Im specifically typifying this design tip as a WPF to WPFE workflow because I have had such success with doing this recently in creating CHATBlenderCHATBlender has UI docked to the right and bottom which isnt really that easy to do with the WPF/E because it only has Canvas for layout. So to allow for interesting docking and resize functionality that you get for free in WPF you need to write script to position your elements… However that is pretty limiting to the designer and I really want to be able to test out the resize/relayout behavior with my design before I did all the work to convert the UI to WPF/E with tons of javascript based layout hacks.

 

Here is how Blend makes this fantastically easy:

 

Blend has features that allow you to convert existing layouts from one kind to another kind. When the layout is converted Blend does its best to approximate where the positioning should be.

 

In this screenshot I have created some StackPanel UI using Blend.
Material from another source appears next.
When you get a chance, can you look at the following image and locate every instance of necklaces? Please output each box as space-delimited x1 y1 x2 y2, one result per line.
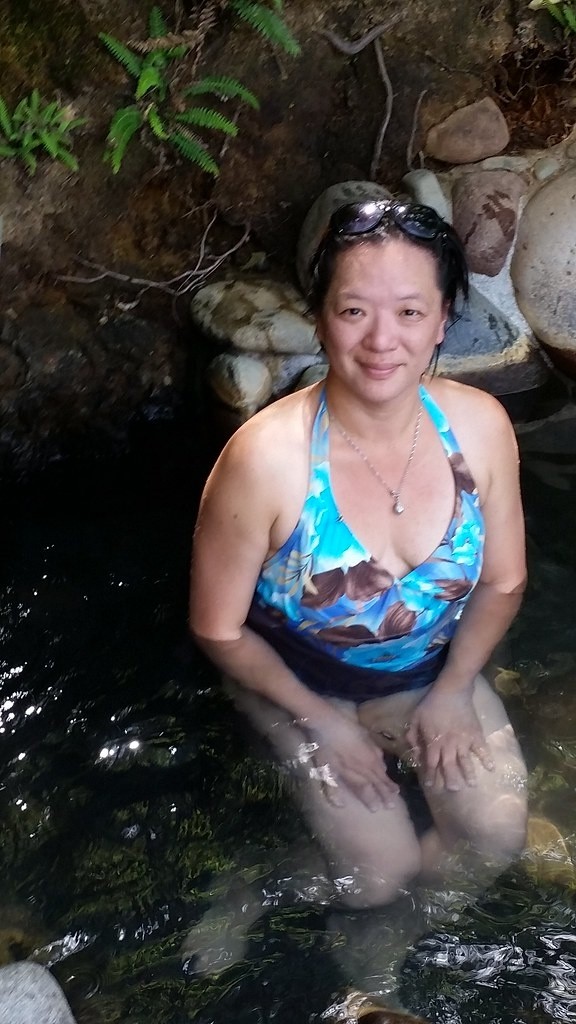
328 383 424 514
After I have created my UI, I convert it from a StackPanel to a Canvas for use in a WPF/E project.

 

 

This is incredibly useful when you have UI that is sized by layout and not given a hard coded width and height that is usually necessary in a Canvas layout or WPF/E solution.

 

Knowing that I can do this, here is my workflow simply put:

  1. First I create a layout in Blend using Grids, StackPanels etc
  2. Then I test and refine my layout in Blend and verify in a standalone window.
  3. Then I right click my layout panel and  use Blend to convert the layout type to a Canvas.
  4. Then I hand strip WPF XAML into WPF/E (mostly removing alignments and margins)
  5. When I am all done I paste the Canvas and elements into my WPF/E project and then hook up JavaScript to manage layout.

 

Here is a screenshot of ChatBlender as I designed it using WPF layouts.

 

OK now the cool part… Here is why this shouldnt just be typified as only a WPF to WPF/E workflow…

 

Try going the other way…

 

In fact start in Expression Design and draw UI that simulates layout… For example I could draw my stacking Ellipses that we saw in the screenshot above and then when I import the UI as a Canvas into Blend I can use “Change Layout Type” to convert to a StackPanel. My experience has been that you lose some Margin information that you would expect to be there but otherwise you will gain valuable hours back into your day and you will plug into a workflow with other designers who only use Expression Design or existing tools that can export XAML but are not “layout aware”.